Terreurs d'été
de Anna Maria Ortese

critiqué par Sahkti, le 28 juillet 2005
(Genève - 50 ans)


La note:  étoiles
Se sentir exclu
Après-guerre, fin des années cinquante, une jeune femme traverse son pays, son Italie natale. Un pays complètement bouleversé, en ruines, qui se cherche et a mal. Un pays qui voit ses fondements sérieusement ébranlés, qui se trouve "soudain privé d'unité et de mémoire" comme le dit si bien Anna-Maria Ortese en une petite centaine de pages riches et émouvantes. Elle y raconte la peur, le désoeuvrement, la difficulté de vivre. Rien ne semble facile.
Rome est au centre des mots, une cité devenue laide "dans sa tête" qui peut se montrer terriblement cruelle à l'égard des déracinés. La narratrice souffre de l'exclusion, admire des palais dans lesquels elle ne pourra jamais entrer, philosophe sur le pouvoir de l'argent et le désarroi de ceux qui ne peuvent s'acheter une vie parce qu'ils sont désargentés. Des êtres que la pauvreté condamne à l'exil au sein de leurs propres murs, forme d'exclusion perverse et trop souvent discrète.
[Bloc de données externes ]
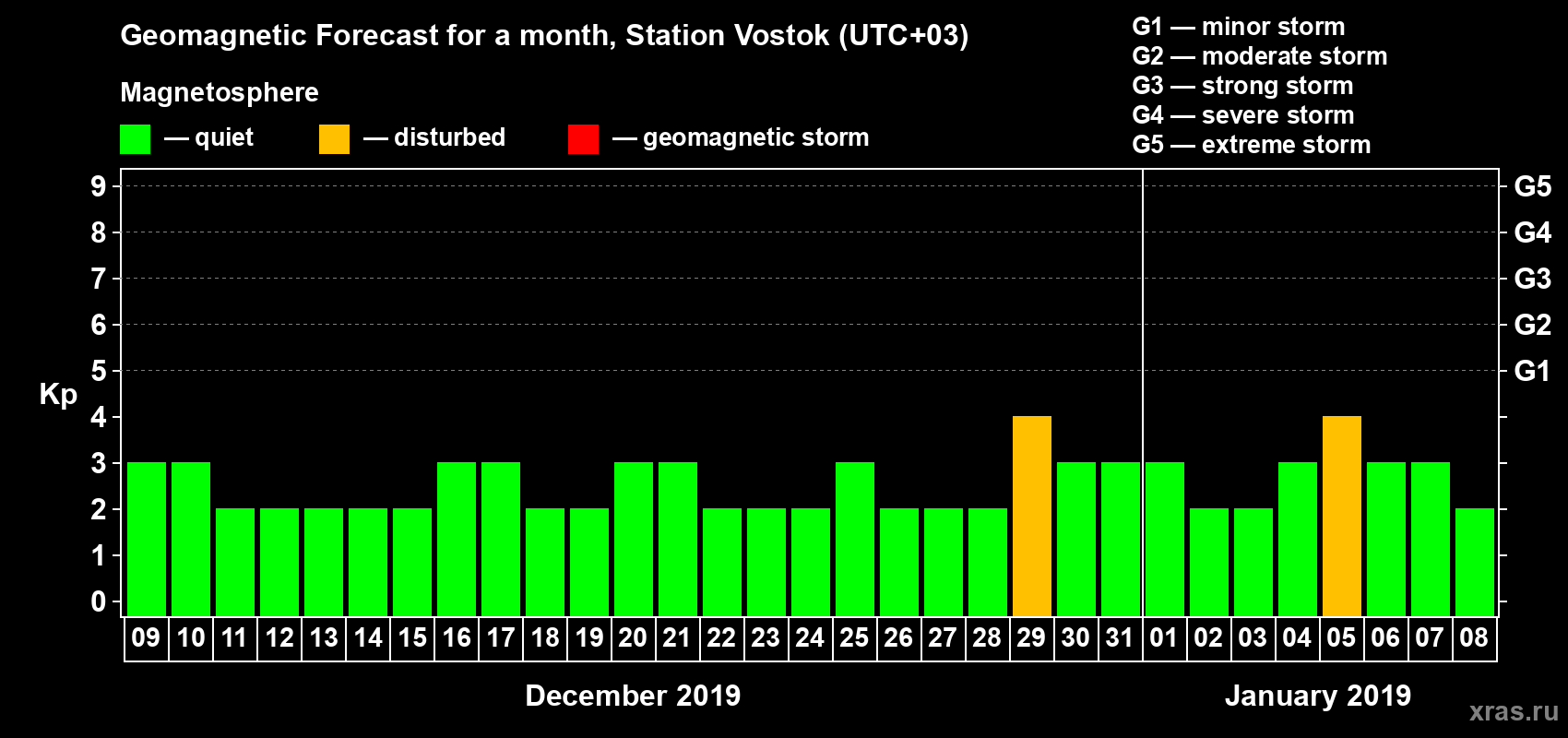 Geomagnetic Forecast for a month, Station Vostok (UTC+03)

Magnetosphere

— quiet — disturbed — geomagnetic storm

G1 — minor storm
G2 — moderate storm
G3 — strong storm
G4 — severe storm
G5 — extreme storm

Kp

9 8 7 6 5 4 3 2 1 0

G5 G4 G3 G2 G1

09 10 11 12 13 14 15 16 17 18 19 20 21 22 23 24 25 26 27 28 29 30 31 01 02 03 04 05 06 07 08

December 2019

January 2019

xras.ru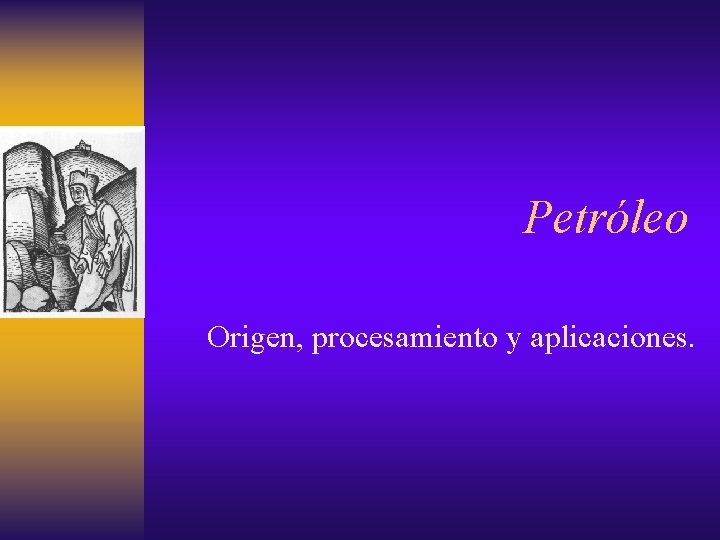 Petróleo

Origen, procesamiento y aplicaciones.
Il se dégage de ces lignes une certaine lourdeur, celle de l'étouffement et du malaise, celle que l'on ressent quand on parcourt un territoire qui est le sien et qu'on ne reconnait plus, celle que l'on éprouve aussi lorsqu'une partie de soi s'est glissée entre les lignes, comme c'est le cas pour Anna-Maria Ortese qui a elle-même connu la douleur de la pauvreté et de l'exclusion dans son pays.